[[ DOCUMENT EXTRACT, beginning ]]

As our brains age, small lesions begin to pop up in the bundles of white matter that carry messages between our neurons. The lesions can damage this white matter and lead to cognitive deficits. Now, researchers at Stevens Institute of Technology and colleagues not only provide an explanation for the location of these lesions but also how they develop in the first place.

The work, led by Johannes Weickenmeier, an assistant professor of mechanical engineering at Stevens, highlights the importance of viewing the brain as more than neural circuitry that underpins how thoughts are formed, and memories created. It's also a physical object that's prone to glitches and mechanical failures. "The brain is susceptible to wear and tear in vulnerable areas," Weickenmeier said. "Especially in an aging brain, we need to look at its biomechanical properties to better understand how things can start to go wrong.'

These lesions—known as deep and periventricular white matter hyperintensities because they show up as bright white patches on MRI scans—are poorly understood. But they are not uncommon: most people have some by the time they reach their 60s, and changes only increase with age. The more lesions that accumulate and the faster they grow, the more prone we become to cognitive impairments ranging from memory problems to motor disorders.

[[ DOCUMENT EXTRACT, end ]]

PROBLEMS TO WORK ON:
[A] Retype the brain lesion article from "As our brains" up to and including "the first place.".
[B] In the brain lesion article, what position does Johannes Weickenmeier hold at Stevens?
[C] Carry on the brain lesion article from its last sentence.
The items that come next are drawn from a separate source, unrelated to the brain lesion article.

[[ RECORDS SUPPLIED, beginning ]]

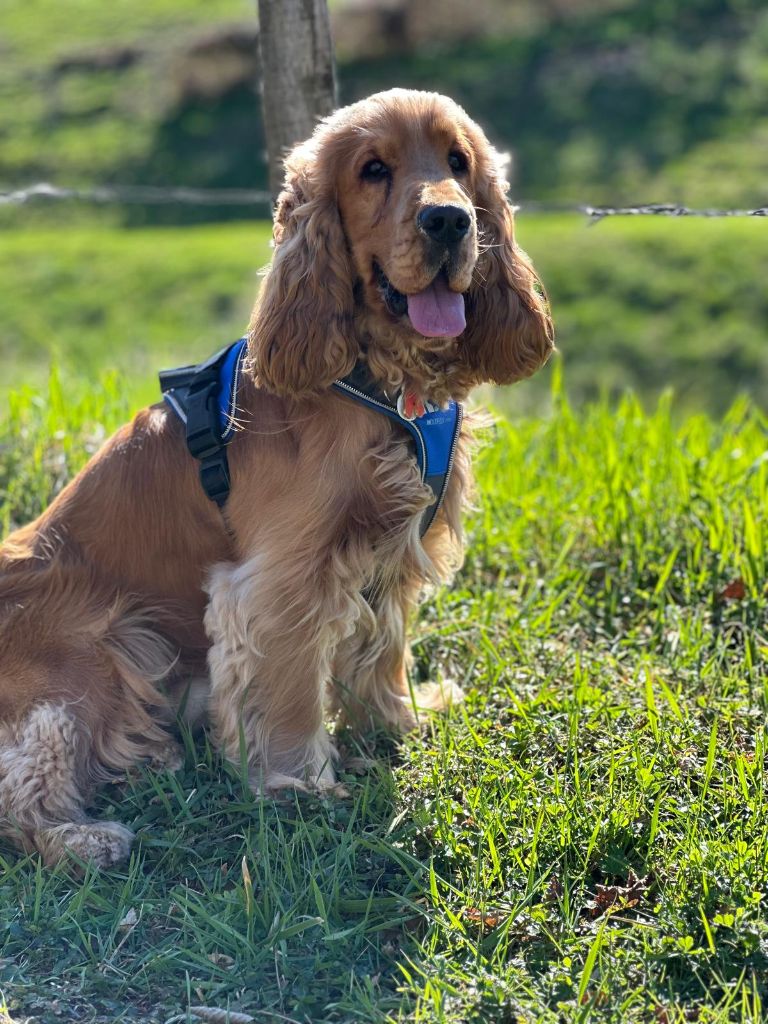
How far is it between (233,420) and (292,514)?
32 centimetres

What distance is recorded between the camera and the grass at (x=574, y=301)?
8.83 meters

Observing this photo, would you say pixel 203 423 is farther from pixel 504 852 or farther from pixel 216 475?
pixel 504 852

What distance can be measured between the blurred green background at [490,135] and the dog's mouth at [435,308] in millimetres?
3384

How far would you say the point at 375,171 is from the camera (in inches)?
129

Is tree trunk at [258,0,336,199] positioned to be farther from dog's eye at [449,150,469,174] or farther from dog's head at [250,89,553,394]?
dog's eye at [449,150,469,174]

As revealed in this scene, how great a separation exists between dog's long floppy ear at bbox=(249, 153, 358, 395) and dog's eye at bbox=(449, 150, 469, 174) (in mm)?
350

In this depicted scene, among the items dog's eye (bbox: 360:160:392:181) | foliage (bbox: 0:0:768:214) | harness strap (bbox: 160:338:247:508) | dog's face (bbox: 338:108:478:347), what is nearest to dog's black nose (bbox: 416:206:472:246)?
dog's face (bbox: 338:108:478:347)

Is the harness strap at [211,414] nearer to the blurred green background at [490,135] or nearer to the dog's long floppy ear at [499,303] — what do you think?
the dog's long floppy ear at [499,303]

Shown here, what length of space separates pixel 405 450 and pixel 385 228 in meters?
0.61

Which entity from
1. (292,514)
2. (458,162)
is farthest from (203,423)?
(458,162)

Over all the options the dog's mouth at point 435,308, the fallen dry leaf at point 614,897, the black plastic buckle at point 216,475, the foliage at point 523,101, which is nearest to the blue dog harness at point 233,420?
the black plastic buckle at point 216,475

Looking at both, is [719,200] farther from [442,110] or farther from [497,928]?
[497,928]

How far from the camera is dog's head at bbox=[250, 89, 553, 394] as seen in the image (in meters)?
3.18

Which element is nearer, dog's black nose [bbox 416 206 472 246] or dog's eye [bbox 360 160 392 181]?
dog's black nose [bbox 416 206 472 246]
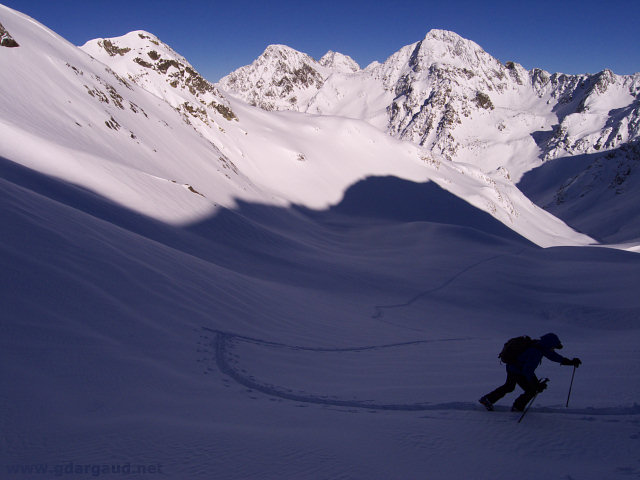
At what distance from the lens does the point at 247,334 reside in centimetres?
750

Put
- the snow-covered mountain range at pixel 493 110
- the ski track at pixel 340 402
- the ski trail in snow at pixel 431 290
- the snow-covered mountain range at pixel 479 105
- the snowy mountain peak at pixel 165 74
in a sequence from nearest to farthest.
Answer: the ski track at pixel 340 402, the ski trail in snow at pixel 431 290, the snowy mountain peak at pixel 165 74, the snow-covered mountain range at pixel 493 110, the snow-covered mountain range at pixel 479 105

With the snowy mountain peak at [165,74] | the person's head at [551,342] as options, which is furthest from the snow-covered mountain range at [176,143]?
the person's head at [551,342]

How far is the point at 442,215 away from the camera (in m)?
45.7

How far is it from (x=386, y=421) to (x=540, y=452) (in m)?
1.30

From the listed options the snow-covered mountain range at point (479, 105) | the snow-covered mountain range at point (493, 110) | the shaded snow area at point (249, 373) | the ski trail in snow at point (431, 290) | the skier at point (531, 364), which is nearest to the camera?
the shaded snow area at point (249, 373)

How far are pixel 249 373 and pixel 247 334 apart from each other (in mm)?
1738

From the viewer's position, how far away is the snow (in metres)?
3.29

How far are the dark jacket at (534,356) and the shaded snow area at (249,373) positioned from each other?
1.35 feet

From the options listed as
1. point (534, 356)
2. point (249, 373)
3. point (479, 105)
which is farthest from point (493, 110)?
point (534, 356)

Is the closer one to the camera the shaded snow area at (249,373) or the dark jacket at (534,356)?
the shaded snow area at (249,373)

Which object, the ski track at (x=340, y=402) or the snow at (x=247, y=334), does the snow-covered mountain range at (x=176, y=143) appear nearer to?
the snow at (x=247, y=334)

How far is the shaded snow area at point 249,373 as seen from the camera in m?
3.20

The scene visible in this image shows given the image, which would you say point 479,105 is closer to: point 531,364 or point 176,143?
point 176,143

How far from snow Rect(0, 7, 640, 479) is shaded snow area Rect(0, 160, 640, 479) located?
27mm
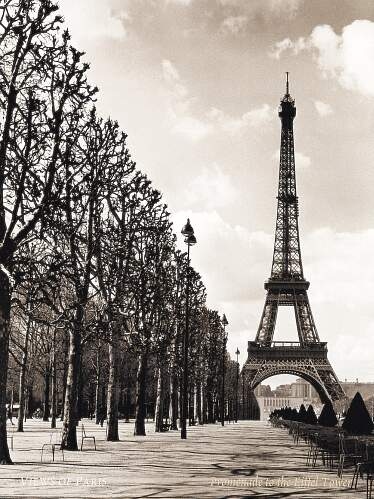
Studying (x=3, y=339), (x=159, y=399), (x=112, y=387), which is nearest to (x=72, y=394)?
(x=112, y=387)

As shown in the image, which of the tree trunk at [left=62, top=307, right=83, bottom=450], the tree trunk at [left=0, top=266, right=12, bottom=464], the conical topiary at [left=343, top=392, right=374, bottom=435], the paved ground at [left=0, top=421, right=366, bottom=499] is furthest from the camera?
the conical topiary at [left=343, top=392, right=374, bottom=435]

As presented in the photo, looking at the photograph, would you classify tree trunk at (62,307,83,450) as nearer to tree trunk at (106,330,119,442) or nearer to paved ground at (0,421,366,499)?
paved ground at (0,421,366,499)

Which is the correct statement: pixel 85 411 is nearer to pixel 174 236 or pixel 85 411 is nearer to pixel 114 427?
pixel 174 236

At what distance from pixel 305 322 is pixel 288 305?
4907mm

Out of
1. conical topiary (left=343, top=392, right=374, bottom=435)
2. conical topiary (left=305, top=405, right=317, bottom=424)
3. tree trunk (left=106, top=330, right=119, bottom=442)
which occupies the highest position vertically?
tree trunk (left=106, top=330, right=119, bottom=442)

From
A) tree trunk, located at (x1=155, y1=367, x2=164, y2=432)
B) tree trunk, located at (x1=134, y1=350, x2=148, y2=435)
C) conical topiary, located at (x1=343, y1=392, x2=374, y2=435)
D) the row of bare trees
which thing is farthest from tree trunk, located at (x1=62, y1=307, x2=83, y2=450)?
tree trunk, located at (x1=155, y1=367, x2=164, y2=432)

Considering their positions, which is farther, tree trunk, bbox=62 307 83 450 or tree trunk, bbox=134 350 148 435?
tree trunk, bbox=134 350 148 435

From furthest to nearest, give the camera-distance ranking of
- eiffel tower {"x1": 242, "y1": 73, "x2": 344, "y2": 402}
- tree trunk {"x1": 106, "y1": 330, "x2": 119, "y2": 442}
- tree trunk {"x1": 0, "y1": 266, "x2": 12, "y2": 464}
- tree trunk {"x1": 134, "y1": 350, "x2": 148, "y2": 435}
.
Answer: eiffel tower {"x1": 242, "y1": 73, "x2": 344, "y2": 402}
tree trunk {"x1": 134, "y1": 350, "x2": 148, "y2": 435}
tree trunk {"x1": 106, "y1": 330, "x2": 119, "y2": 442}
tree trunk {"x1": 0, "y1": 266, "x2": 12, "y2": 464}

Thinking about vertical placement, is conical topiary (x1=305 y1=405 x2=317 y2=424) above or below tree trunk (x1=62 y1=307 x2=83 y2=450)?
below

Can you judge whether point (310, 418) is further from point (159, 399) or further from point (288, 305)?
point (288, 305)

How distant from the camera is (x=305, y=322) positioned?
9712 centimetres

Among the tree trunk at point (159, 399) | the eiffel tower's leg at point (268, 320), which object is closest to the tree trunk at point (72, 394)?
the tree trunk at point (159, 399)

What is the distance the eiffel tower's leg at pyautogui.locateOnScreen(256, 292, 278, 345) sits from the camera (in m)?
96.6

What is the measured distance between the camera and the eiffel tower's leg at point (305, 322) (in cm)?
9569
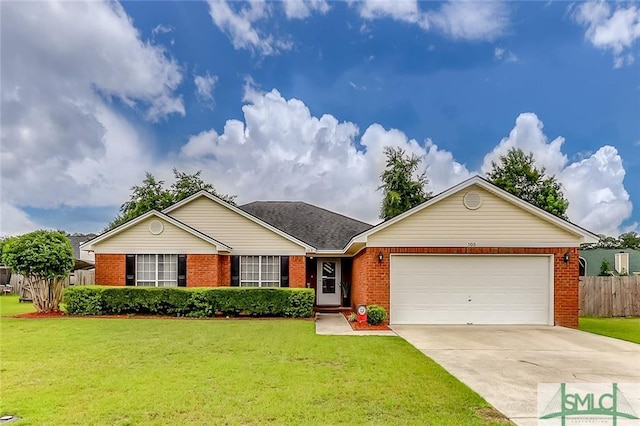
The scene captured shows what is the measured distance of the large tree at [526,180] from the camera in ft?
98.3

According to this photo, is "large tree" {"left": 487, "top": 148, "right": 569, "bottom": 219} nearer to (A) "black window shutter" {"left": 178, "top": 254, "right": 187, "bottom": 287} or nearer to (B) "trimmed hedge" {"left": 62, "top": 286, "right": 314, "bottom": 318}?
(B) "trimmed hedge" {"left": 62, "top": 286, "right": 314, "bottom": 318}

[[ RECORDS SUPPLIED, end ]]
[[ RECORDS SUPPLIED, beginning ]]

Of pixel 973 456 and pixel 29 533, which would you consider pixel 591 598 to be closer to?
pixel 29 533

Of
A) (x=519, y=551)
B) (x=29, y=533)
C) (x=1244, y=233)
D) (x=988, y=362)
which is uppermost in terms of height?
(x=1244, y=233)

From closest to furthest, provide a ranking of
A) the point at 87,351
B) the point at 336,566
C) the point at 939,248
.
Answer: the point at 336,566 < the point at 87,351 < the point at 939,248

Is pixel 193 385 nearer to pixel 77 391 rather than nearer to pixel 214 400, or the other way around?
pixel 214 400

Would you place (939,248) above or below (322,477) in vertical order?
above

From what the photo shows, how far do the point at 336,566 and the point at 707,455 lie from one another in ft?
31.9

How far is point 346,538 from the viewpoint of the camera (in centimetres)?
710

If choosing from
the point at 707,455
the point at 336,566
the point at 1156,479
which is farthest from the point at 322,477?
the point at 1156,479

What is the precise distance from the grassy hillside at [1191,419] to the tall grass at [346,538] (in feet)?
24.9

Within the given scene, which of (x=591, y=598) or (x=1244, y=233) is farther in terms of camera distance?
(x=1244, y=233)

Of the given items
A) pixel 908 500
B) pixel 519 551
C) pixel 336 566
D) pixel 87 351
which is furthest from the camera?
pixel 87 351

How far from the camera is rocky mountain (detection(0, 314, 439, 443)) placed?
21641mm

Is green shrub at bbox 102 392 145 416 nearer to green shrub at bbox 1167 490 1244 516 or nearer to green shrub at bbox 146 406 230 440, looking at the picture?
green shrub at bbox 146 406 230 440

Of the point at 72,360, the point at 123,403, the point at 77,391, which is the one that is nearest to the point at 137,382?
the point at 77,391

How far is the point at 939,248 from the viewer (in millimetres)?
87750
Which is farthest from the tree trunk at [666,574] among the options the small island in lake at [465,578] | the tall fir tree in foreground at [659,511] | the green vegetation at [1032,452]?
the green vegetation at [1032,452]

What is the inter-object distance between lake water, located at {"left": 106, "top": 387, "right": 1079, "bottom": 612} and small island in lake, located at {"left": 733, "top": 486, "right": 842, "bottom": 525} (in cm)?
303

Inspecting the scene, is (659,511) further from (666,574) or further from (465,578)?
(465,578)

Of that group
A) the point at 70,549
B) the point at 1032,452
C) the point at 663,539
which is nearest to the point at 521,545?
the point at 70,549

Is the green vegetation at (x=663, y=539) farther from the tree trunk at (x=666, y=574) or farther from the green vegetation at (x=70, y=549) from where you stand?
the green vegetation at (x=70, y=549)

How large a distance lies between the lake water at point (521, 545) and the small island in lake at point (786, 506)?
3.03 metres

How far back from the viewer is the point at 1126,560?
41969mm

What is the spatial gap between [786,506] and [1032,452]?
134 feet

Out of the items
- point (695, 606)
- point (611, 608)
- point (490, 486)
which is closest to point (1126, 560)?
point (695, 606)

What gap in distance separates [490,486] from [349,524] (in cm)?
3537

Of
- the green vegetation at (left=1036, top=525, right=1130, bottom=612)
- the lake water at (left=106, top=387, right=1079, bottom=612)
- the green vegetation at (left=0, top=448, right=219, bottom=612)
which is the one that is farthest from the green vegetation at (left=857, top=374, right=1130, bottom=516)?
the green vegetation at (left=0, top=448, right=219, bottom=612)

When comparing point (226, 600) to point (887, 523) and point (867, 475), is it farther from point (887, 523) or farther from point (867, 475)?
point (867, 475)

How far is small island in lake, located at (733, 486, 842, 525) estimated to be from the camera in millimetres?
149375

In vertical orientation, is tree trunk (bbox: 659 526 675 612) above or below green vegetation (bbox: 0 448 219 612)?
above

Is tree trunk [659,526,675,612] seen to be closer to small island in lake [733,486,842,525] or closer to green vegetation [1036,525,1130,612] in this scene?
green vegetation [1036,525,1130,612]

[[ RECORDS SUPPLIED, end ]]

EXPECTED RESULTS:
[A]
As our brains age, small lesions begin to pop up in the bundles of white matter that carry messages between our neurons. The lesions can damage this white matter and lead to cognitive deficits. Now, researchers at Stevens Institute of Technology and colleagues not only provide an explanation for the location of these lesions but also how they develop in the first place.

[B] He is an assistant professor of mechanical engineering.

[C]
Using MRI scans from eight healthy subjects, Weickenmeier worked with Valery Visser, now a doctorate student at the University of Zurich, and Henry Rusinek, a radiologist at NYU Grossman School of Medicine, to develop an individualized computer model of each subject's brain. The team mapped the strain placed on ventricular walls, the linings of fluid-filled chambers deep in the brain, as waves of pressure pulse through the subject's cerebral spinal fluid, or CSF. They found that hyperintensities tend to occur near areas that must stretch more to accommodate pressure changes of the circulating CSF because, as such areas wear thin, CSF can leak into the brain and cause lesions.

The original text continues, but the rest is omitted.